The plot is familiar to all, and honestly, not all that sensible. At one point, he moves the story to its next junction by giving the main character a supernatural vision. Then at the end, King can’t figure out what to do, so he blows everyone up. But the story always seemed secondary to The Running Man. The real star is King’s gritty, quasi-cyberpunk world, which he shows off through flashbacks, monologues, and those unexpected shots across the bow King is so good at. A good example of the latter is when the main character meets a woman with full breasts, and concludes she must be corrupt or criminal (because she’s eating well.)

The pace is breakneck. You’re afraid to stop reading because you might get whiplash. The book simply doesn’t have a dull or boring moment, from the man’s run-in with gangsters with hearts full of gold (and lungs full of cancer), to the incredible high-stakes bluffing game at the airport, to the final catastrophic flight to the FreeVee offices. It’s impossible that an out of work every-man could be this good at outshooting and outwitting trained killers, but the relentless pace of the book quashes these objections in your mind. You can’t smell a fart when they’re travelling at Mach 3.
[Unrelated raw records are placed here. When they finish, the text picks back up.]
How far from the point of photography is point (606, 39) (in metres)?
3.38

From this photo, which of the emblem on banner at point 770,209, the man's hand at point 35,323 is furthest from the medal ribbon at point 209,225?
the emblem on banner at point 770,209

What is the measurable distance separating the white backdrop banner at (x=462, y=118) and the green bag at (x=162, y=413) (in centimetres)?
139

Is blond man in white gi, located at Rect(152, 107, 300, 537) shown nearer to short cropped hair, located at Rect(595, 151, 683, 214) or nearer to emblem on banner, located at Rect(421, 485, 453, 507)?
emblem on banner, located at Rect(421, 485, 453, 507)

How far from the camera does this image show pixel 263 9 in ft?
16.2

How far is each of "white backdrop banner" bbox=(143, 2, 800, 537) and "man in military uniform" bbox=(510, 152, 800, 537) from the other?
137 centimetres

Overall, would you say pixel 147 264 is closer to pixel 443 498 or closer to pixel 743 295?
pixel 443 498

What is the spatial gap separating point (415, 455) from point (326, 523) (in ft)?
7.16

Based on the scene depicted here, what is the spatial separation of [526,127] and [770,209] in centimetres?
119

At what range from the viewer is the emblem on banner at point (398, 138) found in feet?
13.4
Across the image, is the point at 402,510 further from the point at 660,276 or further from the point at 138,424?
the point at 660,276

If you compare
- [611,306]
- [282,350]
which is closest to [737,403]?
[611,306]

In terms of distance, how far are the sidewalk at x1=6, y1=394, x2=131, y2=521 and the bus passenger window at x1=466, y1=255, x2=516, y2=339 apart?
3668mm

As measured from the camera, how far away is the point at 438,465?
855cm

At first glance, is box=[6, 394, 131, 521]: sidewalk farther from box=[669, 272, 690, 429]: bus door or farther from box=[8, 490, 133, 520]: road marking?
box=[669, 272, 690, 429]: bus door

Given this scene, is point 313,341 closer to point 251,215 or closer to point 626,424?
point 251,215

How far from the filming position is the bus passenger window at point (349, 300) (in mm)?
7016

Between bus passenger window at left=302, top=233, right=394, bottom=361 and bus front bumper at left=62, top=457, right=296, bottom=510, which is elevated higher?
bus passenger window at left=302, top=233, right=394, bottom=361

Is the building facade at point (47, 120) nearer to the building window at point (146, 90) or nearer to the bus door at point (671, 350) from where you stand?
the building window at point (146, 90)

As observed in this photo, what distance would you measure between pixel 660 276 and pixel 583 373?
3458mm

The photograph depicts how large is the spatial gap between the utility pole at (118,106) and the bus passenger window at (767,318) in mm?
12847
This is one of those “look at me” books that does anything for your attention, and tries to be bigger and louder than a movie. A comparison to Ellison seems appropriate here, because he’s also known for doing anything in his stories for the sake of holding a punter’s attention. But unlike Ellison, King doesn’t seem to have Narcissistic personality disorder, so I don’t know what his excuse is.

This is the best Bachman book (although Misery would have edged it out, had it been released under that name), and probably the darkest and grittiest of King’s novels. 1984 pastiches are dull and overfamiliar these days, and so are cautionary tales about couch potatoes and reality TV, but The Running Man still scorches and sizzles on the page. This isn’t a maudlin, sentimental old man who writes with his literary reputation first and foremost in mind. This is 1980s Stephen King. Don’t walk, run.